Statt der Gipsplatte gönnte man dem Raum eine Lehmbauplatte, die ähnlich der üblichen Gipsplatten an Wand und Decke zu schrauben sind. Darauf ca. 4mm Lehmputz mit Netz aufgebracht, worauf noch eine Schicht von 2mm Lehmputz aufgetragen wurde. Diese letzte Schicht besteht aus weißem Lehmputz, der mit Naturfarben in dem gewünschten Aufhellungsgrad vermischt wird und damit die Deckfarbe gibt.

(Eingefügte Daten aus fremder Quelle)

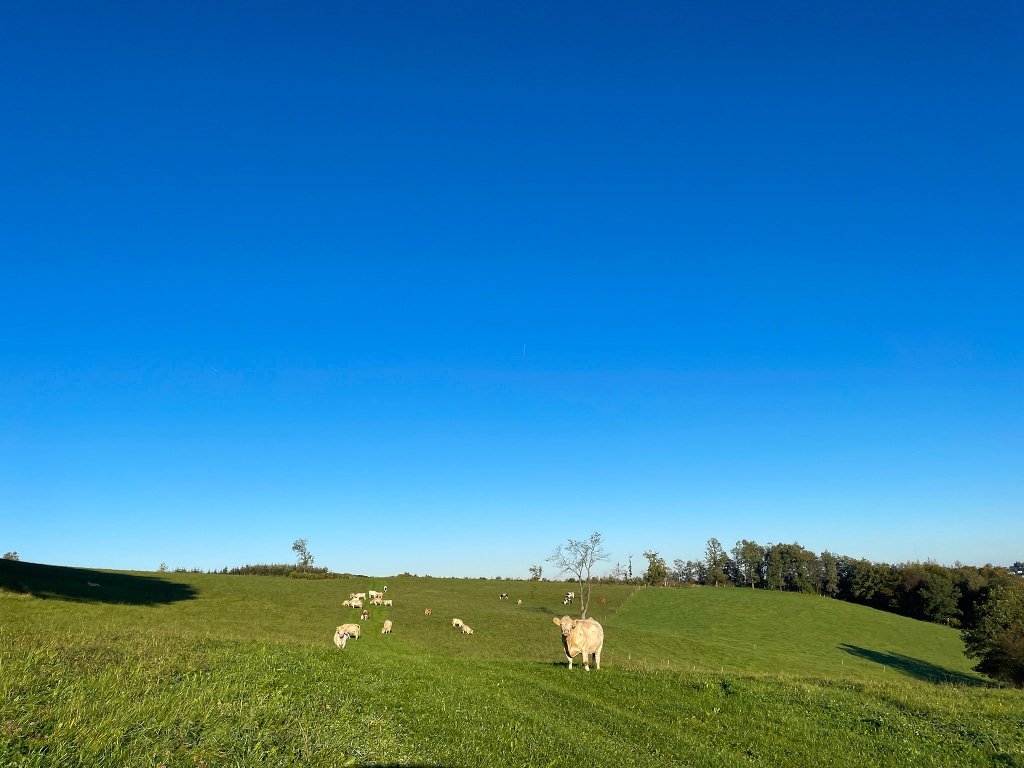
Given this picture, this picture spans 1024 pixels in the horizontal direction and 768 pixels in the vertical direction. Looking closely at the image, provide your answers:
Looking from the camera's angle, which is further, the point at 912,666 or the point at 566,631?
the point at 912,666

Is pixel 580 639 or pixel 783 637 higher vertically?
pixel 580 639

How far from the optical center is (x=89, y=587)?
6334cm

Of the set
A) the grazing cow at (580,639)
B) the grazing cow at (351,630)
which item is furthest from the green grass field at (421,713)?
the grazing cow at (351,630)

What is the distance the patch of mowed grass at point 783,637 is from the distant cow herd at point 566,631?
16.9 metres

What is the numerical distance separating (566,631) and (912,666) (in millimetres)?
77161

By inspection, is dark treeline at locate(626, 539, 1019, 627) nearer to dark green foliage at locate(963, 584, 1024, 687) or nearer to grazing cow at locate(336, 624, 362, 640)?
dark green foliage at locate(963, 584, 1024, 687)

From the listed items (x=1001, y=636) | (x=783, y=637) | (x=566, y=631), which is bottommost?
(x=783, y=637)

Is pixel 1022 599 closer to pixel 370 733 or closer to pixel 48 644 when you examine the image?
pixel 370 733

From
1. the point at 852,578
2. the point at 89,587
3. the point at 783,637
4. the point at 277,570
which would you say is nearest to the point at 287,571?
the point at 277,570

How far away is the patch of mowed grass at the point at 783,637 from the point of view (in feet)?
211

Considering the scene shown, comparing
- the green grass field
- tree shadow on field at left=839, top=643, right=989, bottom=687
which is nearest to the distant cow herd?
the green grass field

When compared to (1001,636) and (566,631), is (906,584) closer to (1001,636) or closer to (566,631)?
(1001,636)

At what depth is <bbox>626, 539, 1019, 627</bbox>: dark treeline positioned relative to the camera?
12275 cm

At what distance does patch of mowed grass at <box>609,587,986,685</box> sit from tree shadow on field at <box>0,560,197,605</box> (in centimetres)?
5691
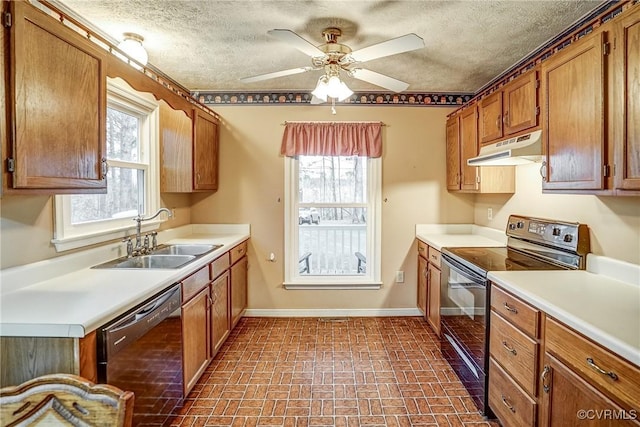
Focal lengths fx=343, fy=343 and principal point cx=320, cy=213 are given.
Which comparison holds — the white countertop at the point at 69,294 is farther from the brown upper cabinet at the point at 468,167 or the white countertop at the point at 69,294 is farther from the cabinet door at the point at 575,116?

Eine Wandfläche sollte ganz dunkel im Farbton „Beere“ gestaltet werden. Hier entschied man sich zu einem Leinölanstrich, der eine größere Farbdeckkraft als der Lehmputz hat. Die Farbe wurde direkt auf den Lehmputz in 2-fach Arbeitsgang aufgetragen.

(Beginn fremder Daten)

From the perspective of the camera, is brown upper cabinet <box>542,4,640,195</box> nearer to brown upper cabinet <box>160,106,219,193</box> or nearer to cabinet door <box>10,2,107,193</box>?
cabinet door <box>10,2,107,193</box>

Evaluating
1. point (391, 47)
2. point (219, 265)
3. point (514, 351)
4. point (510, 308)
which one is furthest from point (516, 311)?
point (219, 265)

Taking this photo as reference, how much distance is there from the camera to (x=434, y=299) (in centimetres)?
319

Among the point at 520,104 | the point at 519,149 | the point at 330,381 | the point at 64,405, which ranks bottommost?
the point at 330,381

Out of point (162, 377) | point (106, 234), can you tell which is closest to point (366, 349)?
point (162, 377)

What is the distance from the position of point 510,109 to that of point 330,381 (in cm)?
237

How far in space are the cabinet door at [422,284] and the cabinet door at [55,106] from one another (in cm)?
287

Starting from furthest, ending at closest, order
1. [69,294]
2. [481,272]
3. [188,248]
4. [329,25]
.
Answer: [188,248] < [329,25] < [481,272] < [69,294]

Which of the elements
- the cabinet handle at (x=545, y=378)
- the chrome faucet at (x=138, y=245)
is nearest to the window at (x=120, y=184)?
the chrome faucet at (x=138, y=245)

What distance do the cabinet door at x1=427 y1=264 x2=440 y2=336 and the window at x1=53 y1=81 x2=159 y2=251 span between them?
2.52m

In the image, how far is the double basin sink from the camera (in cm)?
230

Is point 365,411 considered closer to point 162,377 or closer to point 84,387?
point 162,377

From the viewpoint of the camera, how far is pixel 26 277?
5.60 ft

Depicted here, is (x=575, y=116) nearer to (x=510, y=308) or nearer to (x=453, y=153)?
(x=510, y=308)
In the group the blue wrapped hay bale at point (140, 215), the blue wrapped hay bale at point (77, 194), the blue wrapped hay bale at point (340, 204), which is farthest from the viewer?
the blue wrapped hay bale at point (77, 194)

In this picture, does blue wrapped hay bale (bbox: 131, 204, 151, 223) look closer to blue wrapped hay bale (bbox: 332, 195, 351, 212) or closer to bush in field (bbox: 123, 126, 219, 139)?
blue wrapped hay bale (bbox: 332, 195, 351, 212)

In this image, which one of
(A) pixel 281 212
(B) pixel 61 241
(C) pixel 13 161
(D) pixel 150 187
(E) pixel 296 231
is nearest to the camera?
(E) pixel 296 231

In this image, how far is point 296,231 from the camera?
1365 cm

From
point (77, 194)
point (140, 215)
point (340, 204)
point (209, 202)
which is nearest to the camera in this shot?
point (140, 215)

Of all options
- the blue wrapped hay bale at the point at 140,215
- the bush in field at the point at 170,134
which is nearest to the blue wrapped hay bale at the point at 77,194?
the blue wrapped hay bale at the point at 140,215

Der Vorteil dieser Methode ist, dass die Farbe nicht nur einen Pinselstrich dick ist, sondern 2mm. Kleine Beschädigungen an der Wand bleiben daher lange verborgen, weil die Farbe nicht abgeht. Eine Besonderheit ist auch die sehr offenporige Oberfläche, die ein optischer Hingucker ist.

Nun wurde noch der Dachboden mit 10 cm Holzweichfaserplatte gedämmt. Somit ist dieser Raum von einem System mit Dampfsperre zu einem System mit Dampfbremse mutiert. Die Feuchtigkeit im Raum wird dadurch nicht lännger von Gipsplatte und Alufolie aufgehalten und kann sich in die Schafwolldämmung ausbreiten. Diese Dämmung gibt Feuchte auch wieder in den Raum ab. Somit lebt dieses System besser und kann Feuchtigkeitsunterschiede besser ausgleichen.

Als Schlusspunkt wurden die elektrischen Leitungen auf ein Minimum reduziert, und Akku-, oder batteriebetriebene Geräte angeschafft, wie Wecker und Nachtlicht. Nach einer Messung von Elektrosmog und Strahlungen wies der Raum nach dem Umbau praktisch keine nachweisbaren Werte aus.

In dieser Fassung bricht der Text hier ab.